TEL AVIV – A teacher at a Catholic high school in Belgium won an award and cash prize for Iran’s Holocaust cartoon contest, receiving praise from her colleagues who said they were proud of her.
Luc Descheemaeker from the Sint-Jozefs Institute high school in the city of Torhout was awarded a “special prize” at the Second International Holocaust Cartoon Contest in Tehran in May for a cartoon of the words “Arbeit macht frei” over a wall with guard posts — ostensibly likening Israel’s security fence to the gates at the Auschwitz concentration camp.
The sentence, which means “work sets you free” in German, is emblazoned on the main gate to the Nazi death camp in Poland. Descheemaeker won $1,000 for the cartoon. The first-prize winning entry was a drawing of a cash register shaped like Auschwitz.
Citing the Belgian-Jewish publication Ragards, JTA said that a journalist from the newspaper had sent the school an email in May with a URL link to a webpage announcing the winners of the contest, accompanied with the text: “It must be a great pride for Sint-Jozefs Institute-College to be associated to the values Luc Descheemaeker stands for.”
Martine De Zutter, a senior faculty member, sent the following reply: “We are indeed very proud to have Luc associated with our school. His talent is of great value for the artistic education of our students!”
School Director Paul Vanthournout on Wednesday told JTA that the school was proud of Descheemaeker’s work within the institution, where he taught plastic arts and cultural sciences. He has put on educational plays about the Holocaust at school, Vanthournout said.
The report said that in 2002, Descheemaeker was awarded a royal distinction from Belgium’s Queen Paola for producing a play about the Holocaust for children, an adaptation of Art Spiegelman’s award-winning graphic memoir “Maus.”
“I understand you find criticism on Israel’s actions in the West Bank and Gaza unpleasant,” he wrote to JTA, “but your consideration of it as anti-Semitic is exaggerated.”
Vanthournout said the school’s stance is that the Holocaust, which “featured atrocities of hitherto unseen proportions,” cannot be compared or likened to Israel’s treatment of Palestinians. But the Holocaust, he added, “cannot serve as an alibi to solving conflicts with violence.”

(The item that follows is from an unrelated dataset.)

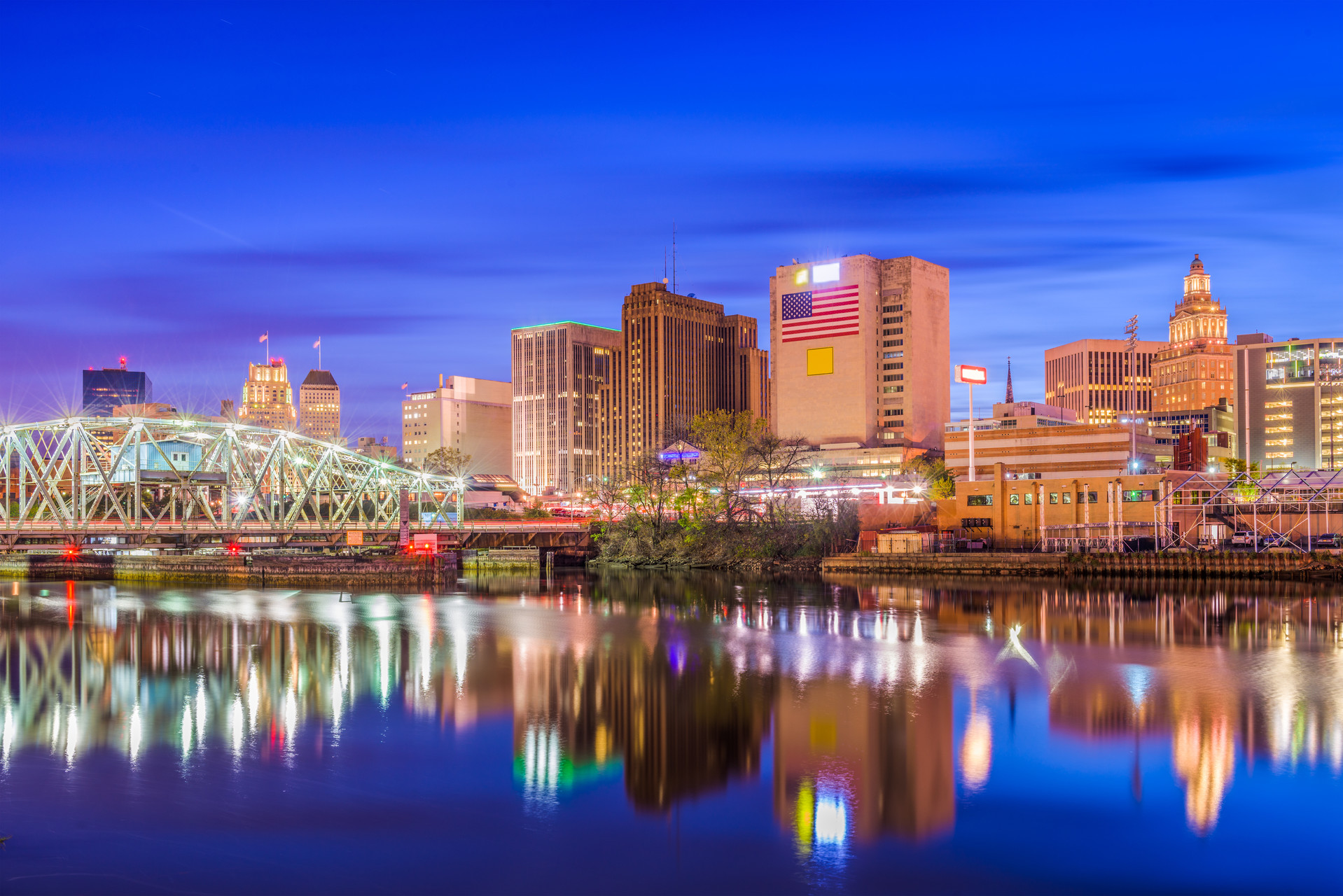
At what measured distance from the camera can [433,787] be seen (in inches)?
801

Descheemaeker, who is retiring from the school this year, accepted an offer to travel to Tehran to be a judge at next year’s Holocaust competition in Tehran, the school’s newsletter said.

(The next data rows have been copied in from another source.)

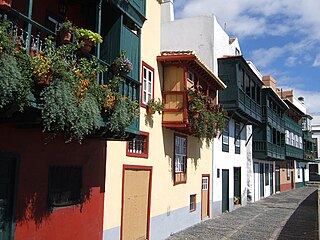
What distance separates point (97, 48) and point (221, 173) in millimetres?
14118

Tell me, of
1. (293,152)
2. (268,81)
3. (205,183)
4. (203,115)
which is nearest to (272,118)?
(268,81)

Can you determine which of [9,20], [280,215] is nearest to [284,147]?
[280,215]

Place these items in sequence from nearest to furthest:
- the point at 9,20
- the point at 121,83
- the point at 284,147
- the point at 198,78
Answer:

A U.S. State Department spokesman said the contest can “be used as a platform for Holocaust denial and revisionism and egregiously anti-Semitic speech, as it has in the past.”
In May, the United States Holocaust Memorial Museum noted that the organizations behind the contest “are sponsored or supported by government entities, including the Islamic Revolutionary Guard Corps and the Ministry of Islamic Guidance,” and demanded that the Iranian government disavow the contest.
UNESCO has condemned the cartoon contest as being a “mockery of the genocide of the Jewish people, a tragic page of humanity’s history.”